Even with just two training sets, we have a mean accuracy of around 65 %, which increases to more than 90 %, when trained on 12 training sets. The catch here is that most traditional classification algorithms or even conventional DL models as like [duttacnn] or [solanki2019music] would predict this accurately only when the network has had access to scalograms pertaining to all instrument classes. Also, it is obvious that original datasets will have some noise in their audio excerpts, and despite that, the network performs remarkably well. Also, since the dataset was not manually screened for ill-audio excerpts, which would have resulted in higher accuracy, the difference in best accuracy and mean accuracy is just obvious. Figure 5. sums up a comparative study against synonymous baselines.

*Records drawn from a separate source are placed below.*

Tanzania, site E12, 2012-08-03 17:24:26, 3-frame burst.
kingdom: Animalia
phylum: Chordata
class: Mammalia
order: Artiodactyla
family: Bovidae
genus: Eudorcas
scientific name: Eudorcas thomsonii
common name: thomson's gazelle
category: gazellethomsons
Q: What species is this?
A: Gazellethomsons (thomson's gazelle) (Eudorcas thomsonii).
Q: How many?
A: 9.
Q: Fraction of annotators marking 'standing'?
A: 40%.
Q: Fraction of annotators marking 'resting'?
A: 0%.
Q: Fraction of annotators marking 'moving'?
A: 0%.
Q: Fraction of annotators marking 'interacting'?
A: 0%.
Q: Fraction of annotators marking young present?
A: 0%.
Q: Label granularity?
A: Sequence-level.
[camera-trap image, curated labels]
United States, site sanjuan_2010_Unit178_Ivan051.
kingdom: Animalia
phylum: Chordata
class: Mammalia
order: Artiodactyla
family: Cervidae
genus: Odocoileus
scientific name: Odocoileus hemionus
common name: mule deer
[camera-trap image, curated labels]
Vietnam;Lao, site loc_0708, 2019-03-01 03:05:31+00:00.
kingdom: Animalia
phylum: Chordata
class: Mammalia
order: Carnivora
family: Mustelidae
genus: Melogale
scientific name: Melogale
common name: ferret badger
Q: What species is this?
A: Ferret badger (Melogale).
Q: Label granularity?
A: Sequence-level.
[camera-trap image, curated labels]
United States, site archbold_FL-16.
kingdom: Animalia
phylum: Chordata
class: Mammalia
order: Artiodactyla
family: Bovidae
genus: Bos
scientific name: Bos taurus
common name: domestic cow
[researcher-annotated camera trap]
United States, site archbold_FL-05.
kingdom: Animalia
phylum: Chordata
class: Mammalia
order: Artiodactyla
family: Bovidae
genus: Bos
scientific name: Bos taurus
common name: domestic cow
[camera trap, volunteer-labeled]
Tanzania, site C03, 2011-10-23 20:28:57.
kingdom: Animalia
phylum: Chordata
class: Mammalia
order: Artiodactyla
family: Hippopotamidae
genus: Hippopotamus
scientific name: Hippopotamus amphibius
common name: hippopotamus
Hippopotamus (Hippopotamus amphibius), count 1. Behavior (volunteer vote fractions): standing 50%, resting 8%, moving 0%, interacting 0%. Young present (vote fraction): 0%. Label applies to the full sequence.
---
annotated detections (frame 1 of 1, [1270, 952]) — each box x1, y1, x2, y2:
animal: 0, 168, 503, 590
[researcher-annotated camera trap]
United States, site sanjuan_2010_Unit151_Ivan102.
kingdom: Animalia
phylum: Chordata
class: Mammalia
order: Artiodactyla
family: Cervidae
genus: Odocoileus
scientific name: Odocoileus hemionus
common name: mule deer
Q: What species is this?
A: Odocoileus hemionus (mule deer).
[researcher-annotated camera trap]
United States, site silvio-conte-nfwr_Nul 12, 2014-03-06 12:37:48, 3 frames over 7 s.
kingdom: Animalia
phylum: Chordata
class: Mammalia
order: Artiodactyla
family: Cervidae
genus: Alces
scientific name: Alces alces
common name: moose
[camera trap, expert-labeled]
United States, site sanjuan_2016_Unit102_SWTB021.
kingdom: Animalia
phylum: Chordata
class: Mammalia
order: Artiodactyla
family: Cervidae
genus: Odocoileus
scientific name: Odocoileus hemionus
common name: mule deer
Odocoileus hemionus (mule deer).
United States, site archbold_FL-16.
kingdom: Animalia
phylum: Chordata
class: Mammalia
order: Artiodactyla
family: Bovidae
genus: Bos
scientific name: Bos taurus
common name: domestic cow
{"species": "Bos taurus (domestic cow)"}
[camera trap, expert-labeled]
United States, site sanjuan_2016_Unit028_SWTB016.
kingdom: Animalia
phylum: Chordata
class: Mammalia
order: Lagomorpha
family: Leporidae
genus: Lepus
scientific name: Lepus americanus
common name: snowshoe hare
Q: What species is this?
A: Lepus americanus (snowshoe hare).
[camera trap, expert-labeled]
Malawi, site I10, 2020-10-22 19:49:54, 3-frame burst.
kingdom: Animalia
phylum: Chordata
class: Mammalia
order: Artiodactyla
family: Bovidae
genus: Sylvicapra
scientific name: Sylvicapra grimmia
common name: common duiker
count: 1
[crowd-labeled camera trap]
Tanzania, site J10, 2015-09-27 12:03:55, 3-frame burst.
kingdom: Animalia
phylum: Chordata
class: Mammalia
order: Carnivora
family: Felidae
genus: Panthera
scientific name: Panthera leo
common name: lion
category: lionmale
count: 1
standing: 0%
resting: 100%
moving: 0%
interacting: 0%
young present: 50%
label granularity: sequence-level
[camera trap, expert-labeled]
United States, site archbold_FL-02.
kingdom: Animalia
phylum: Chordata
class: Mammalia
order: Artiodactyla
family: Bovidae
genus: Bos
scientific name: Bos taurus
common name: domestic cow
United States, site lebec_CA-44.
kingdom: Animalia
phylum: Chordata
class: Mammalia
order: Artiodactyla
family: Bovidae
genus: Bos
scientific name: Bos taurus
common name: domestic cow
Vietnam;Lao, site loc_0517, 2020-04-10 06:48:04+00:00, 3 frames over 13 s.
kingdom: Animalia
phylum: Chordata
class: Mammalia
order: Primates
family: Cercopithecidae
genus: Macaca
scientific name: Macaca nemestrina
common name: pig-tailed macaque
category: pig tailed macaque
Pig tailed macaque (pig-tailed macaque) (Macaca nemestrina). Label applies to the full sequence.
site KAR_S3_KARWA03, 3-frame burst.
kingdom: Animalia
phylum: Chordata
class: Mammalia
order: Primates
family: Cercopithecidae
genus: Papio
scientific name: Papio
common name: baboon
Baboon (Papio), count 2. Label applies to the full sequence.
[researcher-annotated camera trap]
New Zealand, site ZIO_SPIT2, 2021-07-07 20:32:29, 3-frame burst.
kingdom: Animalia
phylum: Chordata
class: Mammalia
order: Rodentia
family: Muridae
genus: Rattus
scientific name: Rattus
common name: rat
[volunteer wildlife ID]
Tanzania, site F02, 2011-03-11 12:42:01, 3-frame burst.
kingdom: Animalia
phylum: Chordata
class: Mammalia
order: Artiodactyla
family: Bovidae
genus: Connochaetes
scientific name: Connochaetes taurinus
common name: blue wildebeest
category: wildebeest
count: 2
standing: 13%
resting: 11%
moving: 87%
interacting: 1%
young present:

Fig. 5: Comparing best one-shot accuracy from each type of network against baselines.

Iv-B ISMIR dataset

The ISMIR dataset is one of the few standard datasets in this field for musical instrument classification and hence has been studied thoroughly. What we observe is that our proposed networks, albeit they do not predict instrument classes more accurately than convention DL models as like [solanki2019music], performs pretty well. Tables IV show the performance of the networks under varied conditions of training and testing. While best accuracy hovers around 80%, mean accuracy more often than comes out to be around 65%. These numbers are justifiably appreciable. Thus, our proposed networks can quite efficiently categorize a musical instrument from its audio excerpt.

V Conclusion

In this work, we propose a novel single-shot musical instrument recognition algorithm. Given that properly annotated data for musical instruments is not cornucopious, our proposed algorithm, with its’ abundant pragmatism, fits right into the gap. We base our algorithm on Siamese convolutional networks, which in effect study the similarities of two given scalograms rather than memorizing the feature spaces corresponding to scalograms of one particular musical instrument. Our experiments show that we can achieve state-of-the-art results even with just one audio excerpt example per class. However, our network suffers a major drawback in terms of network parameters, which albeit are low in terms of memory utilization on GPUs but are not suited for portable device applications. In our future works, we will try to develop an online-learning method based on light-weight Convolutional or Recurrent Neural architectures, which would make this algorithm a perfect match with low-power portable devices.